Brief — Please convert the entries from the line containing "From point 802,467" through the end of the entries, inclusive, into a two-column CSV with the headers text and answer. Give one row per entry, and put its text and its answer each in a single quoted field with line breaks replaced by spaces.

Rows —
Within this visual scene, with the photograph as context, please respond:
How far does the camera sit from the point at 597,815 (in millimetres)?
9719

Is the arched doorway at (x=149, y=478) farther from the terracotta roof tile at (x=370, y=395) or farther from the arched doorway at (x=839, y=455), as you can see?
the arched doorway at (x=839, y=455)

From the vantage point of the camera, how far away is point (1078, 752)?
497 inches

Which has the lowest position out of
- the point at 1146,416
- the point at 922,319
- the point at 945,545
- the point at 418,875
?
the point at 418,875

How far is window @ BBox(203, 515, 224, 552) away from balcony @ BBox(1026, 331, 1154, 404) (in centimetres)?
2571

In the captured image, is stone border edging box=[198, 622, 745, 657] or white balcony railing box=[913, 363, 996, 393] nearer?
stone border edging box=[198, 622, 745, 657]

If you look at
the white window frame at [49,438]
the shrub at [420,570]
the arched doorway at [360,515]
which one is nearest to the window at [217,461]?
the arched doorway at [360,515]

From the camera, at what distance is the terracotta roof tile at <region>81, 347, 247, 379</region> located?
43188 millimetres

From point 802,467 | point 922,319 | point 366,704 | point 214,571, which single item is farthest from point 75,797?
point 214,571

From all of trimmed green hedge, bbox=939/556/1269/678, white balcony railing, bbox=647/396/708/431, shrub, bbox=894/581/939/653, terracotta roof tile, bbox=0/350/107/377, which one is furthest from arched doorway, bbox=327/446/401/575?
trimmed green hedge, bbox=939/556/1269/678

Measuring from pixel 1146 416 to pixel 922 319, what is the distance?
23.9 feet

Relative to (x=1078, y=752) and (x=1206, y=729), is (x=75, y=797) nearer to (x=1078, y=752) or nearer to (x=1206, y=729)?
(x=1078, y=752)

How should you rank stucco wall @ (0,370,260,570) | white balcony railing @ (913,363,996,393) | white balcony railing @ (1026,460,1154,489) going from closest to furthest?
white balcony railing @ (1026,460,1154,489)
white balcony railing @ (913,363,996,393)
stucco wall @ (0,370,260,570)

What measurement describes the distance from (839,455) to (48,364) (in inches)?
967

Response for this exercise —
text,answer
"From point 802,467 | point 922,319 | point 366,704 | point 214,571, which single item is farthest from point 75,797?","point 214,571"
"From all of trimmed green hedge, bbox=939/556/1269/678, white balcony railing, bbox=647/396/708/431, shrub, bbox=894/581/939/653, terracotta roof tile, bbox=0/350/107/377, which one is furthest from arched doorway, bbox=327/446/401/575?","trimmed green hedge, bbox=939/556/1269/678"
"Measuring from pixel 1146 416 to pixel 922 319, what is the distance?","23.9 feet"
"Relative to (x=1078, y=752) and (x=1206, y=729), is (x=75, y=797) nearer to (x=1078, y=752) or nearer to (x=1206, y=729)?","(x=1078, y=752)"
"How should you rank stucco wall @ (0,370,260,570) | white balcony railing @ (913,363,996,393) | white balcony railing @ (1026,460,1154,489) going from closest to furthest?","white balcony railing @ (1026,460,1154,489) white balcony railing @ (913,363,996,393) stucco wall @ (0,370,260,570)"
"What measurement describes the distance from (839,455) to (48,364) (in inches)?","967"